Un estudio advierte de los riesgos sanitarios del comercio privado de momias en internet

Fuentes: Un estudio alerta de los riesgos químicos y biológicos del comercio privado de momias en internetT2, arstechnica.com

Un estudio internacional advierte sobre los riesgos sanitarios del comercio privado de momias humanas y animales a través de internet, un mercado opaco y en expansión que escapa a los controles de museos y centros de investigación. La investigación, publicada en la International Journal of Cultural Property y firmada por Kirsty Squires, Dario Piombino-Mascali, Clara Urzì y Damien Huffer, documenta la presencia de restos momificados en redes sociales, plataformas de comercio electrónico y casas de subastas, y alerta de los peligros químicos y biológicos que pueden entrañar para compradores, vendedores y terceros.

Los autores analizaron 128 publicaciones y lotes localizados entre 2015 y 2025, a partir de una monitorización periódica. De ellos, 122 correspondían a restos humanos y seis a animales. El tipo de piezas más frecuente fueron las partes aisladas del cuerpo, como manos y pies (27 casos), seguidas de cabezas momificadas completas (21). En total, más de la mitad de la muestra (66 entradas, el 51,6%) estaba compuesta por cabezas en distintos estados de conservación, incluyendo tsantsas, las cabezas reducidas del pueblo shuar. Solo se localizó un cuerpo humano momificado completo, anunciado en una tienda digital.

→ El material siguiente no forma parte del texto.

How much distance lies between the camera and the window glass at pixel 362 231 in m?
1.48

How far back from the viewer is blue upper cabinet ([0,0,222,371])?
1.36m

Los riesgos identificados se dividen en dos grandes categorías. La primera es de carácter químico. A lo largo de la historia se han empleado sustancias tóxicas para preservar cadáveres, entre ellas metales pesados como arsénico, mercurio y plomo, además de compuestos orgánicos. También se han utilizado betún, aceite de cedro o natrón, este último con una alcalinidad capaz de provocar quemaduras químicas tras un contacto prolongado. Manipular restos tratados con estos productos sin protección puede causar irritaciones cutáneas, oculares o respiratorias.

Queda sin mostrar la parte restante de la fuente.